Adapted from https://github.com/araffin/sbx
Report (3 seeds on 3 MuJoCo envs): https://wandb.ai/openrlbenchmark/cleanrl/reports/SAC-jax---VmlldzoyODM4MjU0

Types of changes

Bug fix
New feature
New algorithm
Documentation

Checklist:

I've read the CONTRIBUTION guide (required).
I have ensured pre-commit run --all-files passes (required).
I have updated the documentation and previewed the changes via mkdocs serve.
I have updated the tests accordingly (if applicable).

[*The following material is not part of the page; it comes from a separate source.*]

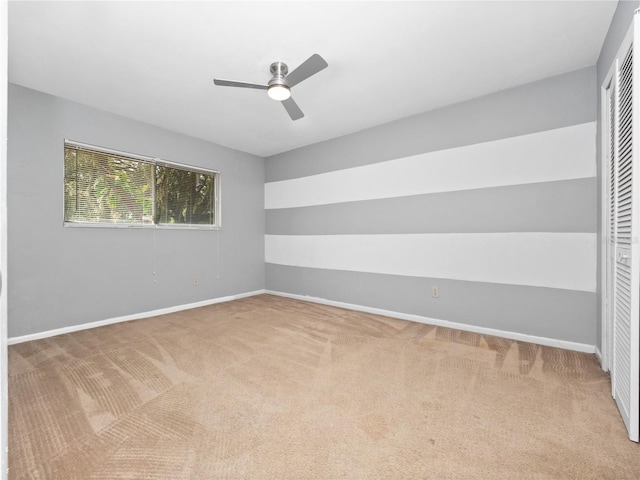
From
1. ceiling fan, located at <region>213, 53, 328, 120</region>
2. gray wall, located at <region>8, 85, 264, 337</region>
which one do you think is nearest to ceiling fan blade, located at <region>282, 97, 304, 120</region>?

If you are adding new algorithms or your change could result in performance difference, you may need to (re-)run tracked experiments. See #137 as an example PR.

vercel · 2022-10-23T10:51:44Z

The latest updates on your projects. Learn more about Vercel for Git ↗︎

Name	Status	Preview	Comments	Updated (UTC)
cleanrl	✅ Ready (Inspect)	Visit Preview	💬 Add feedback	Jun 15, 2023 6:05pm

araffin · 2022-10-23T12:15:08Z

@vwxyzjn tests fails because ModuleNotFoundError: No module named 'pygame', not sure why it worked before...

vwxyzjn · 2022-10-24T00:23:53Z

ModuleNotFoundError: No module named 'pygame' looks really weird... so I investigated a bit further into it. Instead of running poetry lock, I ran poetry add tensorflow-probability and poetry update flax and that seems to make things work.

It turns out the culprit is the following changes

-classic_control = ["pygame (==2.1.0)"]
+classic-control = ["pygame (==2.1.0)"]

We install pygame by pip install gym[classic_control] under the hood with poetry, but for some reason the key of the extra was changes 😓

araffin · 2022-10-24T14:03:05Z

@vwxyzjn I think I'm done for the implementation, I added support for constant entropy coeff and for deterministic eval.
I would be happy to receive help for the documentation ;)

vwxyzjn · 2022-11-21T01:39:50Z

Perhaps it's because in #217 I implemented my own normal distribution I am trying to do the same for SAC...

However if I replaced

def actor_loss(params):
            dist = TanhTransformedDistribution(
                tfd.MultivariateNormalDiag(loc=action_mean, scale_diag=jnp.exp(action_logstd)),
            )
            actor_actions = dist.sample(seed=subkey)
            log_prob = dist.log_prob(actor_actions).reshape(-1, 1)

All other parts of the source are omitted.